§ What is expected
Nothing but a number should be returned: the count of lines in the records that contain "Alcelaphus".

§ Records shown
****************************************

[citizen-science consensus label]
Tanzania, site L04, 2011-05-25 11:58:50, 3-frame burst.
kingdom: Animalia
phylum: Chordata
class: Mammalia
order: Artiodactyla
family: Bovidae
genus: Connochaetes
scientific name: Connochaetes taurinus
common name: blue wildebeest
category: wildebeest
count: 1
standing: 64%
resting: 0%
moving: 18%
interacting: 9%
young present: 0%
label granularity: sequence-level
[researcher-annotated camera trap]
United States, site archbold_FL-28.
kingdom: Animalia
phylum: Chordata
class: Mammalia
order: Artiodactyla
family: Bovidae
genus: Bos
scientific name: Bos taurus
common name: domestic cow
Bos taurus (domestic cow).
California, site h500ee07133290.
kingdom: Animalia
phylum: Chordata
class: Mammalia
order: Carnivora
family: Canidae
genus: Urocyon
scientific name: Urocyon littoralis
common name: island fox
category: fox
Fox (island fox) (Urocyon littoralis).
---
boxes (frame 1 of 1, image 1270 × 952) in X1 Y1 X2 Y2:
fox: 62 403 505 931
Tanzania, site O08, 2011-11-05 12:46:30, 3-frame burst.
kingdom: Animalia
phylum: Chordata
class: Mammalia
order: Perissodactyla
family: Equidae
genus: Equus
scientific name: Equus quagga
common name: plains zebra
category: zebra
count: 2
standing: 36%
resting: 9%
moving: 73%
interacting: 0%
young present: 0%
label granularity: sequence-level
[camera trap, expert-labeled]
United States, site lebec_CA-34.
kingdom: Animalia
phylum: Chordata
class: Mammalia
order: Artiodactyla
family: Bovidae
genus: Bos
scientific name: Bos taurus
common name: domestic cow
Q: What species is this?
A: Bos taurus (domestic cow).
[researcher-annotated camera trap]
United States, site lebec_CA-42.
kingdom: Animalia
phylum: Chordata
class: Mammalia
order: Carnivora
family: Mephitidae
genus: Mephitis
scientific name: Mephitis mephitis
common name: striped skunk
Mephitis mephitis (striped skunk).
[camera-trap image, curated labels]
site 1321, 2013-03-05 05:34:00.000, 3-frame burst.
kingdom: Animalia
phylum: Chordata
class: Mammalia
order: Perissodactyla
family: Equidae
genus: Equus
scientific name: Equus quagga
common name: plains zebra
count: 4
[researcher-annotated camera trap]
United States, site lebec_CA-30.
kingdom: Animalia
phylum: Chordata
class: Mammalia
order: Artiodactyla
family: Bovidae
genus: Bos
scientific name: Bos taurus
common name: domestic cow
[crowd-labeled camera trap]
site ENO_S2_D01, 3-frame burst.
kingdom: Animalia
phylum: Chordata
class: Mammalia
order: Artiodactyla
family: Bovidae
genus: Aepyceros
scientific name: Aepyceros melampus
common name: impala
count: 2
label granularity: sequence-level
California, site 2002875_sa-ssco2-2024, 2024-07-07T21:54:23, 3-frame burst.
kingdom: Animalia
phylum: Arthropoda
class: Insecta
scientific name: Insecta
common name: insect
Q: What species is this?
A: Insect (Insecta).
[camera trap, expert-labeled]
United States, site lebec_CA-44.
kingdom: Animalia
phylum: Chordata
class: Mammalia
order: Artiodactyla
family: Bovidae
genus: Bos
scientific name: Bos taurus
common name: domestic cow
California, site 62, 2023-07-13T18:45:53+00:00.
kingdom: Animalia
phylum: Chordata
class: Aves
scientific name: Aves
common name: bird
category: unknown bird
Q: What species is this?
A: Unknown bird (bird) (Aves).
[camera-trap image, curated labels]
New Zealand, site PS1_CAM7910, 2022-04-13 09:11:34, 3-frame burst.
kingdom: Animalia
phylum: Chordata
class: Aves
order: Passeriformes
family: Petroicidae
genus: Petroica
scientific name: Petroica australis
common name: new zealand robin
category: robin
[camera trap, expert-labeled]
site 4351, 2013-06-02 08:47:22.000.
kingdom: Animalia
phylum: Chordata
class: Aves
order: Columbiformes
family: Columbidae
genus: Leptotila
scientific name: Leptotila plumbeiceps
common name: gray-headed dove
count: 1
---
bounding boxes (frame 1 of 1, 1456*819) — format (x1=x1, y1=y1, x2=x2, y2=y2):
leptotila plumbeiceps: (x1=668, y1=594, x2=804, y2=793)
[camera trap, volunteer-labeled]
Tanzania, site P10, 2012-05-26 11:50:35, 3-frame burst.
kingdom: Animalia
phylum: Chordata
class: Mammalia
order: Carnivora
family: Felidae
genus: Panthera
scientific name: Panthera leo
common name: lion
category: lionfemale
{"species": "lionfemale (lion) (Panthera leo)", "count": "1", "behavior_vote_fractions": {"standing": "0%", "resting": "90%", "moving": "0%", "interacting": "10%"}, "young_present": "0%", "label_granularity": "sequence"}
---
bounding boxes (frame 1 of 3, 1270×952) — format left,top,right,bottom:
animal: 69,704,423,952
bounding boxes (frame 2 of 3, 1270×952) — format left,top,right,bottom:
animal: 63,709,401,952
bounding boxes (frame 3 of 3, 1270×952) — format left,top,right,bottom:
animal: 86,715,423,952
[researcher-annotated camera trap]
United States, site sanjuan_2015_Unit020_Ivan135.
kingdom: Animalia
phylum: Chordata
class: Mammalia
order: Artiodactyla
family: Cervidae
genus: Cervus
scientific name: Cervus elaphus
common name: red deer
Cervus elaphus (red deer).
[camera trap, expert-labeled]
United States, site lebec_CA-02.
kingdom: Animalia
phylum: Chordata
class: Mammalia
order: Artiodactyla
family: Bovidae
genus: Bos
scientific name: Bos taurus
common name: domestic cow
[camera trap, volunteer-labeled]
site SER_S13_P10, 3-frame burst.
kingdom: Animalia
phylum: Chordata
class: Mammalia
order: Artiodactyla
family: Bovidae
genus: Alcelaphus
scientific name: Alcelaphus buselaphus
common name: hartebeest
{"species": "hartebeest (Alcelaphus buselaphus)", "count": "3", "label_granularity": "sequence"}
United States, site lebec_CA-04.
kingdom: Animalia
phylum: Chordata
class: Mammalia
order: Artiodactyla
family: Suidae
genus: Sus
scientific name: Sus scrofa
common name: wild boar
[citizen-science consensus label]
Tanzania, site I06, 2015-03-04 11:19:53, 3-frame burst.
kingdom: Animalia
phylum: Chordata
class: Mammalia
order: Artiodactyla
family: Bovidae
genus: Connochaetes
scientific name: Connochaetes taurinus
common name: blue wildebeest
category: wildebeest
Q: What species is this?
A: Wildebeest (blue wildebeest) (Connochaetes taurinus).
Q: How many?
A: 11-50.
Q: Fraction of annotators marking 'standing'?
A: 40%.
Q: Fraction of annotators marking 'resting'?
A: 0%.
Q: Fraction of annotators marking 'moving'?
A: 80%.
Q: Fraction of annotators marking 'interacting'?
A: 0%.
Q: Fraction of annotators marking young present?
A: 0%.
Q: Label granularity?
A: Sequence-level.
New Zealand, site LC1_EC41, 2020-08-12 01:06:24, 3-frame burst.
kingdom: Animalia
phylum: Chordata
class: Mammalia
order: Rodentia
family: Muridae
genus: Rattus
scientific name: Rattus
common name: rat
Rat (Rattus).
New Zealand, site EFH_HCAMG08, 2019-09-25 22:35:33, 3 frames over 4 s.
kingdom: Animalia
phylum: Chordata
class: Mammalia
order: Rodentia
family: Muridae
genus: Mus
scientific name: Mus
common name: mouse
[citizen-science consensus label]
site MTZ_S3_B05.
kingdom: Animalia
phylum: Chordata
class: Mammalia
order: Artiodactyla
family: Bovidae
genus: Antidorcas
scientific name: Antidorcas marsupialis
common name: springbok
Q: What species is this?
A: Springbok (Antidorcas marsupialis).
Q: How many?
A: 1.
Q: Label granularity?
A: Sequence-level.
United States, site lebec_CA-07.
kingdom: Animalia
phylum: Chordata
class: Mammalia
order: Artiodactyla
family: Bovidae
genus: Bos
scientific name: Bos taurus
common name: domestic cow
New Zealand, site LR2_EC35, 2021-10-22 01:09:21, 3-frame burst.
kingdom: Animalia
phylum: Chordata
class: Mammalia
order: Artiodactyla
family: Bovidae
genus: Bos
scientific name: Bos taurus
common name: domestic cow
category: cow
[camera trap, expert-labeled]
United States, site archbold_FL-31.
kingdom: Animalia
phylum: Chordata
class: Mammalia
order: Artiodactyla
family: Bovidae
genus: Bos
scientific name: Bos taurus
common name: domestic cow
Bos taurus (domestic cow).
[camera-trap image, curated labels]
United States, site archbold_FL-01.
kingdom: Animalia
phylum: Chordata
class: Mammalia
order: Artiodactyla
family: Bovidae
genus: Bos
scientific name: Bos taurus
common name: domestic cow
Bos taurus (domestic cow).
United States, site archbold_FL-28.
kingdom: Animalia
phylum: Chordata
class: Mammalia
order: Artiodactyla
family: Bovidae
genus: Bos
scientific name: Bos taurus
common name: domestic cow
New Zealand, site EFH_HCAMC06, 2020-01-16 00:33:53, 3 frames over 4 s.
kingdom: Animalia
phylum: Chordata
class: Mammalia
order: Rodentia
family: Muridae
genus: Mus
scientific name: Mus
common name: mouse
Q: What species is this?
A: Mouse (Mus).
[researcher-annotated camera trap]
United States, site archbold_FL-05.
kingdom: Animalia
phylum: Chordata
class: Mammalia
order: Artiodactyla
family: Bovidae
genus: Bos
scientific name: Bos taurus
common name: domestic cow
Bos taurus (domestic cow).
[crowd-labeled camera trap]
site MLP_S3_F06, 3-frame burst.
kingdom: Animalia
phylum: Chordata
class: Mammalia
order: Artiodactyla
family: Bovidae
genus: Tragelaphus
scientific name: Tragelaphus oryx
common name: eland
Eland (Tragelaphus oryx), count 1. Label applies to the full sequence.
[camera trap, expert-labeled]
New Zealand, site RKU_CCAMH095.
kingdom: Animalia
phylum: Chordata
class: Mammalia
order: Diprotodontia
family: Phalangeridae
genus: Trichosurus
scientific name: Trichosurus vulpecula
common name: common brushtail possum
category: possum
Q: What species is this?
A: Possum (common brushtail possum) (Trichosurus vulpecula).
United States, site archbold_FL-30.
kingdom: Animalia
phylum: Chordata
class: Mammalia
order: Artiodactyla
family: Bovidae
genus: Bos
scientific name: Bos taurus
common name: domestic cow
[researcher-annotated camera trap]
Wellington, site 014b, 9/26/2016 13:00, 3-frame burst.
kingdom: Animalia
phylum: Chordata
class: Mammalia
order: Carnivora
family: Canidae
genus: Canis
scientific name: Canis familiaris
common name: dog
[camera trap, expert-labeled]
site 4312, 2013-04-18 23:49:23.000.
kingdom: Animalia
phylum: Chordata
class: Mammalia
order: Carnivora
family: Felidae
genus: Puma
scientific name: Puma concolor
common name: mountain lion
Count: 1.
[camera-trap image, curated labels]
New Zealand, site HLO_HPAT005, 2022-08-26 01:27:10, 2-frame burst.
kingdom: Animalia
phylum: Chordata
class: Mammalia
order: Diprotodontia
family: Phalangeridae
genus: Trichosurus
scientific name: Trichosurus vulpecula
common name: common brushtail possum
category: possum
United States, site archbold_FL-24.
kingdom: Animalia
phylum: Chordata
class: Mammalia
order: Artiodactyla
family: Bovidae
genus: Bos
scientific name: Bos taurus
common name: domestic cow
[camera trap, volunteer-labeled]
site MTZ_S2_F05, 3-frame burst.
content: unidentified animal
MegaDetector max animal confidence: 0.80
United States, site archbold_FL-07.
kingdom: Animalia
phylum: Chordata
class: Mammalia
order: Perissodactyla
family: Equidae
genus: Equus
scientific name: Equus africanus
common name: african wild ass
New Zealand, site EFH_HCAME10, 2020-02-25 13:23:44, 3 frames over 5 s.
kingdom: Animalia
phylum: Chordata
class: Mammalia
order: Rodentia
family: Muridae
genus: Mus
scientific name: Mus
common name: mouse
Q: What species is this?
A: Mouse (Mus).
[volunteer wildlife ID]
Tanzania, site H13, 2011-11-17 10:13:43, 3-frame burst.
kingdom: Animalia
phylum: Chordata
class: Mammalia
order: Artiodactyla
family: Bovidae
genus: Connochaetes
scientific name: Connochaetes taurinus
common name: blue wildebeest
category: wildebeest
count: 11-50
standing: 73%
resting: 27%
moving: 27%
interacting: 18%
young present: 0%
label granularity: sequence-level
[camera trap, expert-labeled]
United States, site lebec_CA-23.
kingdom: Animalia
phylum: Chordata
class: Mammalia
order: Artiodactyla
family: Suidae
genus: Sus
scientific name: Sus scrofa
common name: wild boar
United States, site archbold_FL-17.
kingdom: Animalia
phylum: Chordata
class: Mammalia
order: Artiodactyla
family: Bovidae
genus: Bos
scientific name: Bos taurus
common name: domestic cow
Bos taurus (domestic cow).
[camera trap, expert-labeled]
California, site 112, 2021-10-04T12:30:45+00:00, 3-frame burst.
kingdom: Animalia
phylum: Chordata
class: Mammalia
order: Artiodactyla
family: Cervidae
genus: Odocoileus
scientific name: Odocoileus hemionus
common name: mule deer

****************************************

§ Reply to the task
3